After college I floundered around for several years working in a variety of jobs: a dry cleaner, roofing, and house-painting. I was depressed and completely dissatisfied with my life. One day while working on a roofing job, one of my co-workers mentioned his desire to learn how to weld. That conversation stayed with me.

A few years and many odd jobs later, I enrolled in a welding class. I had found my passion. With nimble hands and good hand-to-eye coordination working in metal felt natural. I decided to pursue the creative yet practical craft of black-smithing wrought iron.
Enamoured with my new metal-working skills, I soon found myself sculpting small animals. Childhood summers spent at the family cottage on Lake Michigan filled me with a love of animals. In desperate need of a living, I began to sell these works at local art fairs around my home in Indiana

For the next fifteen years I continued to develop my skill as a sculptor of welded animals. Many were life-size. I made glossy eyes and meticulously ground and painted the sculptures so that they almost seemed alive. By now I was selling them at art fairs throughout the country. I began to receive commissions from zoos and public institutions, award and grants. I was becoming moderately successful. But I knew something was missing.

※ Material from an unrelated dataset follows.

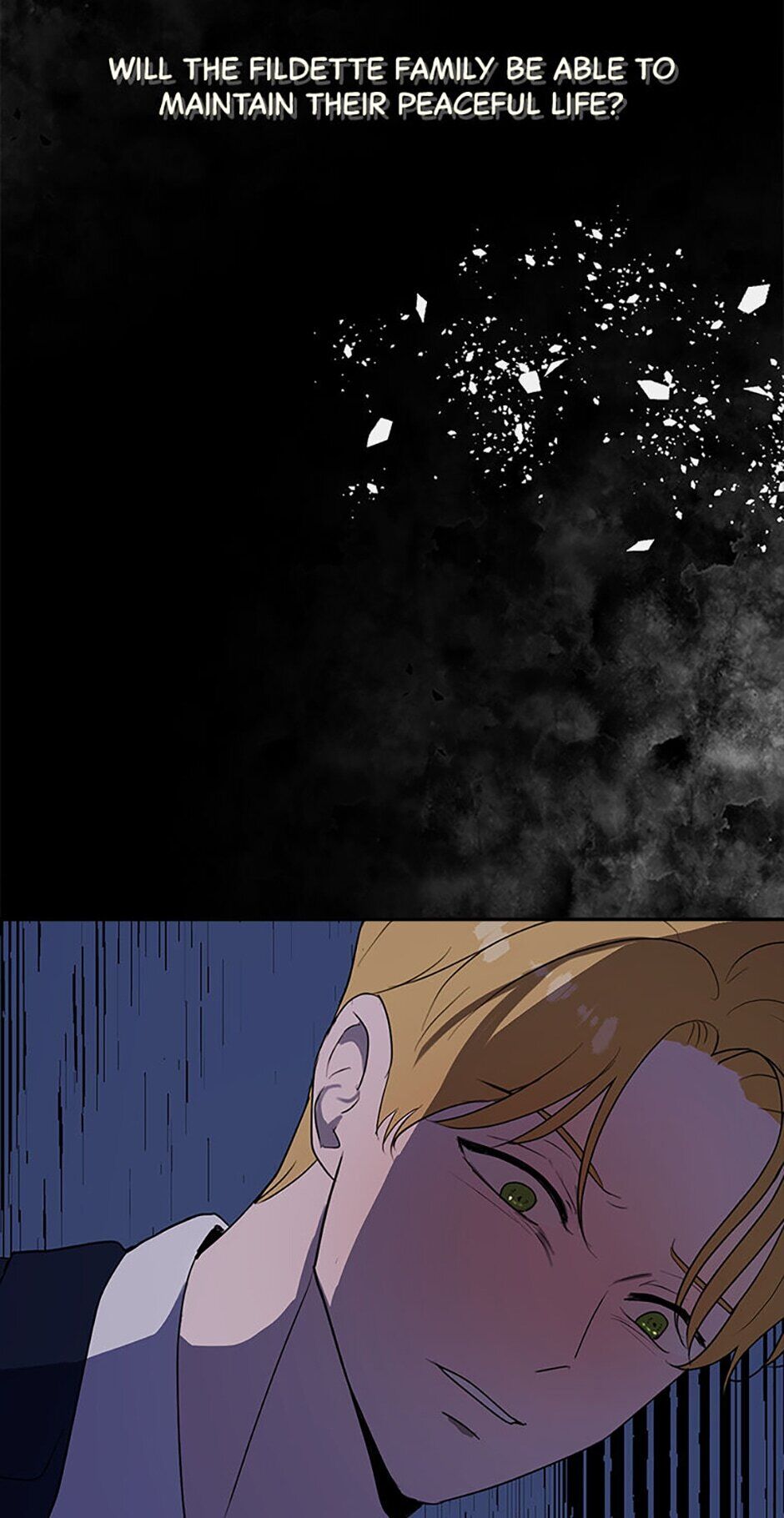 The Unwelcome Guests of House Fildette Chapter 0 - Page 55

Making animals was no longer enough. I decided to push my work to another level. In 1996 my wife and I moved from our rural northern Michigan hideaway of twenty-odd years to New York City. Throwing myself in that dynamic cauldron, I secretly wanted to come out transformed.

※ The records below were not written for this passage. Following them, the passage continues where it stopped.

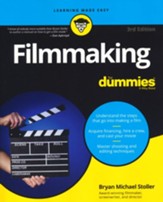 Filmmaking For Dummies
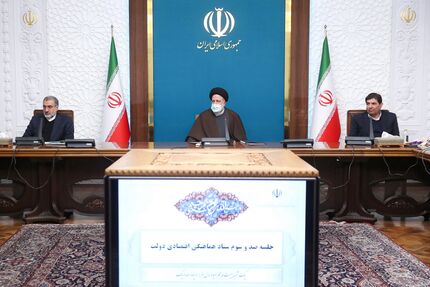 تصمیمات ستاد هماهنگی اقتصادی برای رفع موانع مدیریت بانک مرکزی در برخورد با پولشوی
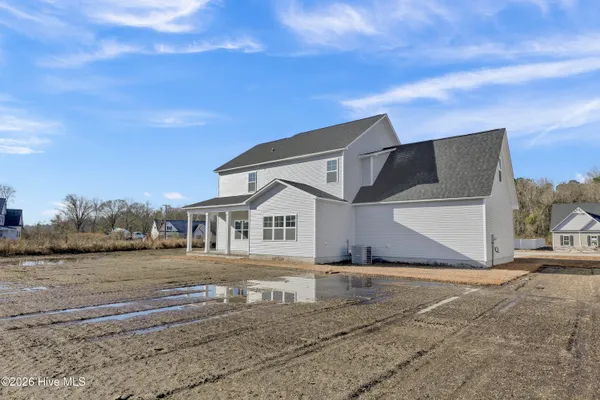 $414,900 | 1106 Lunenburg Place, Unit LOT 78, Jacksonville, NC 28540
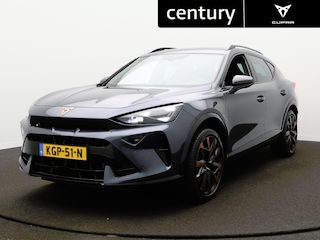 Cupra Formentor 1.5 TSI e-Hybrid Business | Elek. Stoel | Camera | ACC | Stoelverwarming | Elek. Kofferbakklep |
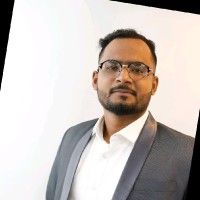 Rafikul Islam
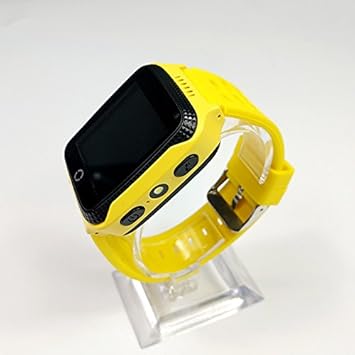 Reloj Inteligente Smartwatch Sistemas de Navegación con GPS Flash ...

I found a large studio in the D.U.M.B.O. section of Brooklyn amidst hundreds of other artists. There I began to tap into a different part of my creativity. I spent four years of psychoanalysis. In my last year there I shared my studio with an intensely creative artist-musician. His passion and fearless pursuit of art inspired me further. Fear and self-doubt melted away, leaving me with a new-found sense of freedom and confidence.

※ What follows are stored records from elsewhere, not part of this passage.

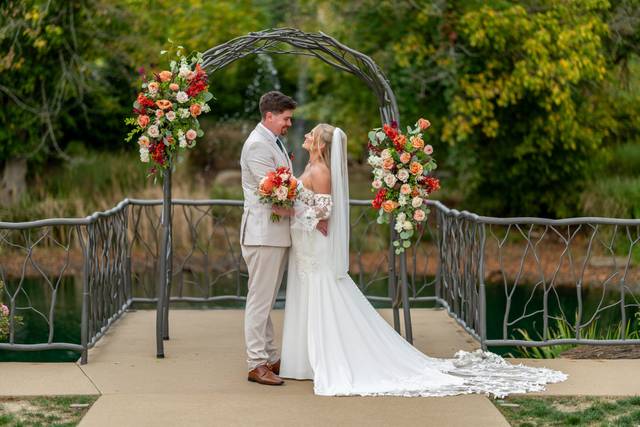 Bella Sera Event Villa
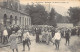 MOOSCH - Mairie Le 14 Juillet 1915 - Ed. Chadourne - Sonstige & Ohne Zuordnung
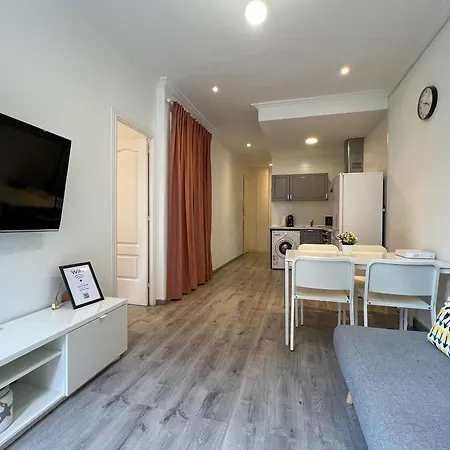 Unique At Mallorca Apartment *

New York encouraged exploration and experimentation. I developed new techniques, worked in new materials: plaster, epoxy, and earthen matter. I spent hours roaming through the New York art world‚s galleries and museums. The Metropolitan Museum of Art especially drew me with its African and Oceanic art. That art mirrored and evoked discoveries within myself.
My sculptures seemed as characters dramatizing my interior world. I began to place them in groupings around my studio to see what stories might emerge. I saw the importance of drama to my sculpture. The possibilities of collaboration with theatre, music, and dance began to emerge.

In the fall of 2000 I moved back to care for my dying mother. I was profoundly affected. The sculpture in these photos represents work I created during my stay in NYC, during my mother‚s illness, and following her death in November 2001.

One of the first exhibitions I attended at the Metropolitan Museum of Art was the paintings of Richard Poussette-Dart. In his video-taped interview, Poussette-Dart talked about the spiritual journey the artist takes.He said that once those doors are opened, there is no turning back. I am learning that another world exists far vaster than the one we live on the surface. My sculpture is an expression of the life and energy I find in that deeper realm.